The attack on the Sony PlayStation Network (PSN) which causes the network down to a month was allegedly the hacker done through Amazon’s Elastic Computer Cloud, or EC2 service.

A number of speakers who understand the problem told Bloomberg, whoever the perpetrators of attacks using EC2 service to hijack the PSN servers and result in one of the largest data theft in history.

A hacker used Amazon’s Elastic Computer Cloud service to attack Sony’s online entertainment systems last month, a person with knowledge of the matter said May 13. The intruder, who used a bogus name to set up an account that’s now disabled, didn’t hack into Amazon’s servers, the person said.

“Anyone can go get an Amazon account and use it anonymously,” said Pete Malcolm, chief executive officer of Abiquo Inc., a Redwood City, California-based company that helps customers manage data internally and through cloud computing. “If they have computers in their back bedroom they are much easier to trace than if they are on Amazon’s Web Services.”
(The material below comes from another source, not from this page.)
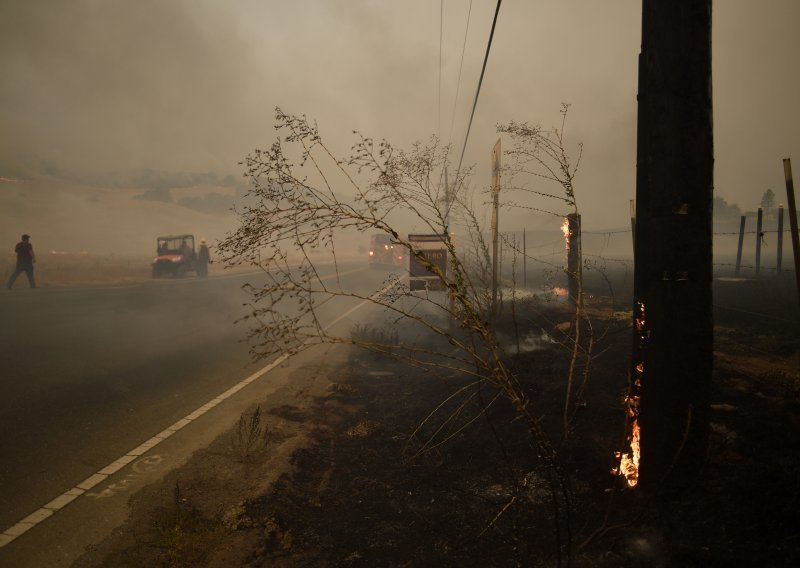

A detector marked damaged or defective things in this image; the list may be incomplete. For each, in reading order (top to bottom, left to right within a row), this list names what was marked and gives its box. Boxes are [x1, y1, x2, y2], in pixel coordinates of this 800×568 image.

dark charred pole [564, 213, 584, 306]
dark charred pole [632, 1, 712, 492]
dark charred pole [780, 160, 800, 304]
Cloud services are also attractive for hackers because the use of multiple servers can facilitate tasks such as cracking passwords, said Ray Valdes, an analyst at Gartner Inc. Amazon could improve measures to weed out bogus accounts, he said.

The use of hijacked or rented servers to launch attacks is typical for sophisticated hackers, according to Hilbert. Chinese hackers used the servers of a major U.S. Internet service provider in 2008 to break into a government agency and several defense contractors, according to a secret Nov. 3, 2008, cable exposed by Wikileaks.
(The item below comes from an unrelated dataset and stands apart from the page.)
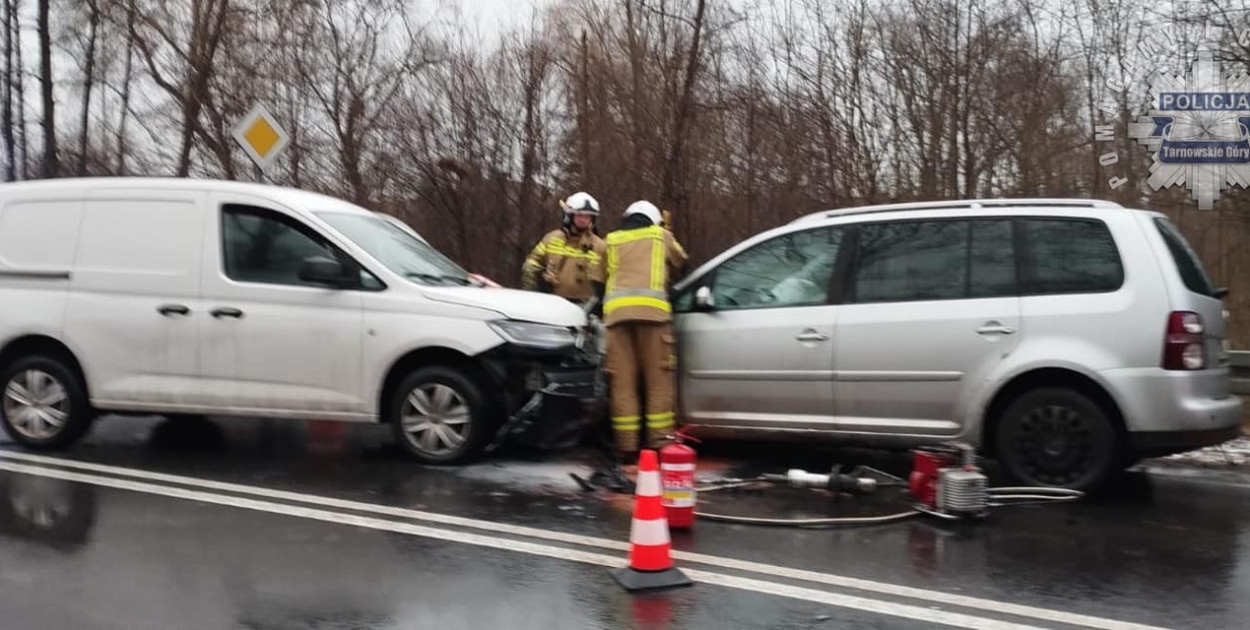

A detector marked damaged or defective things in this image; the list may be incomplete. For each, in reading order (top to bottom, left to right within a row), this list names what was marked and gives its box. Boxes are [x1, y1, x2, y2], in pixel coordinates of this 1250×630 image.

crumpled hood [422, 283, 587, 325]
The hackers “used at least three separate systems at the unnamed ISP in multiple network intrusions and have exfiltrated data via these systems,” according to the cable.
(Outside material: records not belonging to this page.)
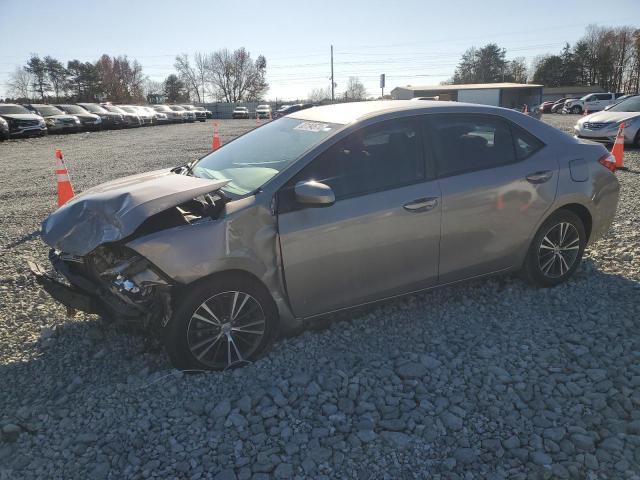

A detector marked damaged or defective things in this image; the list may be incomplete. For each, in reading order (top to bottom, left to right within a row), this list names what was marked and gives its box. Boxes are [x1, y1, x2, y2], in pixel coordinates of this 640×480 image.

damaged front end [30, 167, 232, 328]
crumpled hood [42, 170, 228, 256]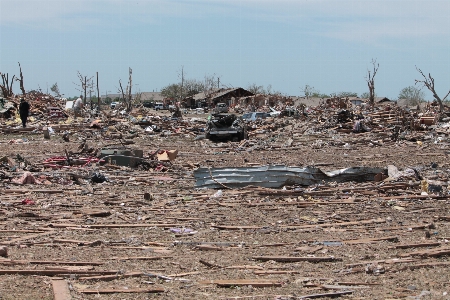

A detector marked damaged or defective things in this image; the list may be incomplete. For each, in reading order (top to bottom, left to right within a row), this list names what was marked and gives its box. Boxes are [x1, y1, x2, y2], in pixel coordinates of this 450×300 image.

damaged vehicle [206, 113, 248, 142]
overturned car [206, 113, 248, 142]
torn roofing material [194, 165, 386, 189]
broken wood plank [51, 278, 71, 300]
In some cases, hackers hide their tracks beneath several layers of proxy servers that can span the globe. A recent attack against computers in South Korea was controlled from servers in more than 20 different countries, according to Georg Wicherski, a security analyst at Santa Clara, California-based McAfee Inc. (MFE) The identity of the offenders is unknown, he said.

Last month’s incursion was “very carefully planned, very professional, highly sophisticated criminal cyber attack,” Sony has said.

“This puts cloud computing into proper perspective,” Jennex said. “Everybody’s been thinking it’s chic and ignoring the security aspect. I think this reminds companies that things that make them great need to stay under their control.”